# [Exercise description]
Rewrite the part of the tariff bill debate starting with "Mr. ALLISON. I" and going on through "want to know.", putting "upper house" wherever "Senate" appears.

# [Extract to read]
** START **
Mr. ALLISON. I should like to know the gentleman's reason for the statement he has just made, that the Senate postponed the tariff bill at the instance of the Special Commissioner of Internal Revenue. I never heard of it before.

Mr. MOORHEAD. If the gentleman will only be cool and keep his seat, I will endeavor to give him all the light I have on the subject; and which, perhaps, may be all he will want to know.

The gentleman to whom I referred, who has the title of Special Commissioner of Internal Revenue, represented to the Senate that the bill of the Committee of Ways and Means, which was a small, delicate, genteel bill, as the House may see by examining the files of the last Congress, merely amending the tariffhe represented that that was not a perfect bill; that we wanted an entirely new tariff bill, one that should contain every article upon which any tariff duty was imposed. The Senate supposed there was something in that, and agreed to postpone the bill, with the understanding that he would prepare the details, the outlines, the groundwork of an entire tariff bill, and have it ready for them at the commencement of the next session.

At the commencement of the next session here was his bill, containing three times as much as the bill which passed the House, which was merely a bill amendatory of the tariff. In his bill there were included hundreds of articles upon which the tariff was not changed at all, neither enlarged nor reduced. They were put in merely as a make-weight, as I believe, put in merely to kill the bill, to prevent its passage during that Congress. And it had that result most effectually. I have frequently told that gentleman that he had drugged that bill to death.
** END **
# [Record set]
** START **
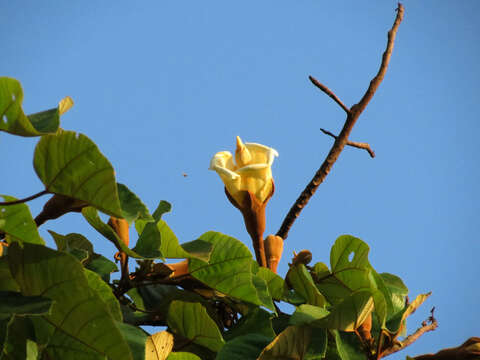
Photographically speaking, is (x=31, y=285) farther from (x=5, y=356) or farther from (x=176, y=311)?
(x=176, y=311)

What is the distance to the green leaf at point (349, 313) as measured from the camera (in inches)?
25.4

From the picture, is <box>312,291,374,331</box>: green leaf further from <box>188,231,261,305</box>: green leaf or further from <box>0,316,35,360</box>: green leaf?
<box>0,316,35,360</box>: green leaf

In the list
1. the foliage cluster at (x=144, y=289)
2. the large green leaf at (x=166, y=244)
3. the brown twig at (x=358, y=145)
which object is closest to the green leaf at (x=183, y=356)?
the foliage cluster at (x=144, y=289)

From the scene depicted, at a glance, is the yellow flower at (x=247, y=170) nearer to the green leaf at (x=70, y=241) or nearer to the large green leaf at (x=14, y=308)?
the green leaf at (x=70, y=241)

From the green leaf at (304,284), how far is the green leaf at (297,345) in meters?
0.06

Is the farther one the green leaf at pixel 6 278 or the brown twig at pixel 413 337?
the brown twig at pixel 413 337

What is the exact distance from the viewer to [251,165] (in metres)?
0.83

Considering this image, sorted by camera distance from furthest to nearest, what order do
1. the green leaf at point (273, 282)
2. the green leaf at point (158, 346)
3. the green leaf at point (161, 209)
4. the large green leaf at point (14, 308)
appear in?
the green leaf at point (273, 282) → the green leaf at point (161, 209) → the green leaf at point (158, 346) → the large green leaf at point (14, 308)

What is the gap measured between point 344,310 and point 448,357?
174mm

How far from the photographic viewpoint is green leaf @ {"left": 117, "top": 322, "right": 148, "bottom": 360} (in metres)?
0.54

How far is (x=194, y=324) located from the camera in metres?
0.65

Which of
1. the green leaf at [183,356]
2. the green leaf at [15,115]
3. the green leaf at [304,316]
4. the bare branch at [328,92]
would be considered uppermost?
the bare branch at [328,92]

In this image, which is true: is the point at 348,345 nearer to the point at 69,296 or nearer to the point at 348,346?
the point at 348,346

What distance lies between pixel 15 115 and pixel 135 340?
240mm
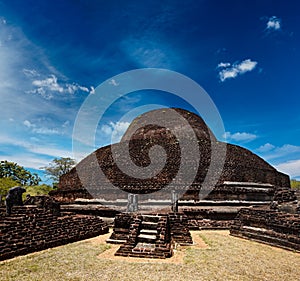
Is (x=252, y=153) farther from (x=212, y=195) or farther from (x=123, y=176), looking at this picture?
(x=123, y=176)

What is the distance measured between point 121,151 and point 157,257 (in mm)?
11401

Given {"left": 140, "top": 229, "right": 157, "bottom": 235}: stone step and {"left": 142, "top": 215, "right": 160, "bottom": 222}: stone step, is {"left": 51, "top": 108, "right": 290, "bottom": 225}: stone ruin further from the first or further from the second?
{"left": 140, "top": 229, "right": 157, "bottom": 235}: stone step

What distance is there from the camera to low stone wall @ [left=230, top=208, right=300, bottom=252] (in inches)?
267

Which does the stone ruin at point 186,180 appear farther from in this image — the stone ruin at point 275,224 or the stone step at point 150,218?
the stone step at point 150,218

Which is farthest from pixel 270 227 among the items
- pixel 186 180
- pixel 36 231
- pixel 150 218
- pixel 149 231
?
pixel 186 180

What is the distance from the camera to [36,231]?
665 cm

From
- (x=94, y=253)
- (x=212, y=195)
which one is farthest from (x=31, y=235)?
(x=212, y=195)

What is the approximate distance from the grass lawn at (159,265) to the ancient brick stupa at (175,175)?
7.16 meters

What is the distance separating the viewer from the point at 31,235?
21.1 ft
** END **
** START **
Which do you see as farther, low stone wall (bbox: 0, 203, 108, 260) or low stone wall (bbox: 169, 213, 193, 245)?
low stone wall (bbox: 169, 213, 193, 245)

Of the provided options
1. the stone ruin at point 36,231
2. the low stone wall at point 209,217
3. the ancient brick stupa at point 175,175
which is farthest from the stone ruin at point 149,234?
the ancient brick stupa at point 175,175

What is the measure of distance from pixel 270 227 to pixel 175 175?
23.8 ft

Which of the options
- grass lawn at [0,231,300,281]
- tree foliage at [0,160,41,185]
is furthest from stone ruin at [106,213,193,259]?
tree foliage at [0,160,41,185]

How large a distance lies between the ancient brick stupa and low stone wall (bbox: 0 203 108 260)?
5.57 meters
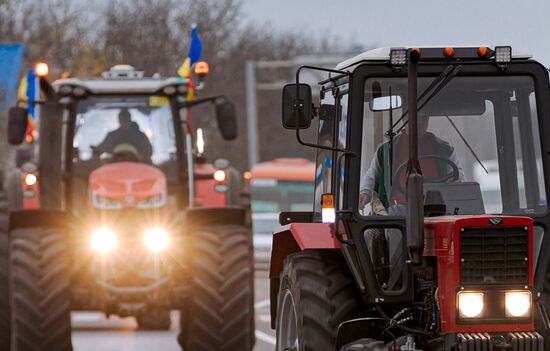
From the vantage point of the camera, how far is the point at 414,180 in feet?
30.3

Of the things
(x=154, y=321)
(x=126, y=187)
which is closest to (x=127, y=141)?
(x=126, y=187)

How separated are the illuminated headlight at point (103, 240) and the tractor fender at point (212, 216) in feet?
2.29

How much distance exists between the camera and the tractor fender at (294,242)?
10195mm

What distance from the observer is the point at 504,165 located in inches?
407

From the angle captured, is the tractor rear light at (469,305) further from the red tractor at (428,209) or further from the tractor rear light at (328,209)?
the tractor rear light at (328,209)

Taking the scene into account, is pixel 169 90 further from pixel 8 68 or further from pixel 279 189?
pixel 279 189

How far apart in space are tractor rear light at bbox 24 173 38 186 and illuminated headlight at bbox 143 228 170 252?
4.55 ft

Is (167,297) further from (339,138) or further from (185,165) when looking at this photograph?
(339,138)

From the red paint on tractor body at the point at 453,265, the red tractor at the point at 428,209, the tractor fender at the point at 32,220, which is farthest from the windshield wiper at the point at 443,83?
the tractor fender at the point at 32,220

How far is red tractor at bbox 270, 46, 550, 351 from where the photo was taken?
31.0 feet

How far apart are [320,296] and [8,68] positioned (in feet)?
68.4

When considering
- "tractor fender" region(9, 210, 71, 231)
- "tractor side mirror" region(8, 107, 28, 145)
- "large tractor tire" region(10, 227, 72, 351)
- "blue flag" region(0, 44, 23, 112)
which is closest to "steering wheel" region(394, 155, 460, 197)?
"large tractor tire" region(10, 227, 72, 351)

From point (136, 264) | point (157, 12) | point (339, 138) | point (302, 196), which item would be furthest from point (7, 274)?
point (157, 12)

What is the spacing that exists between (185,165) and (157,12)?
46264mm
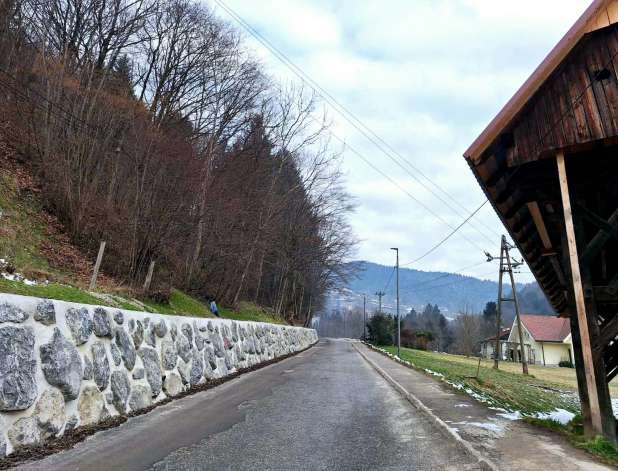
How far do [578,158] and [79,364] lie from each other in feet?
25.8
** END **
# [Response]
Mr. ALLISON. I should like to know the gentleman's reason for the statement he has just made, that the upper house postponed the tariff bill at the instance of the Special Commissioner of Internal Revenue. I never heard of it before.

Mr. MOORHEAD. If the gentleman will only be cool and keep his seat, I will endeavor to give him all the light I have on the subject; and which, perhaps, may be all he will want to know.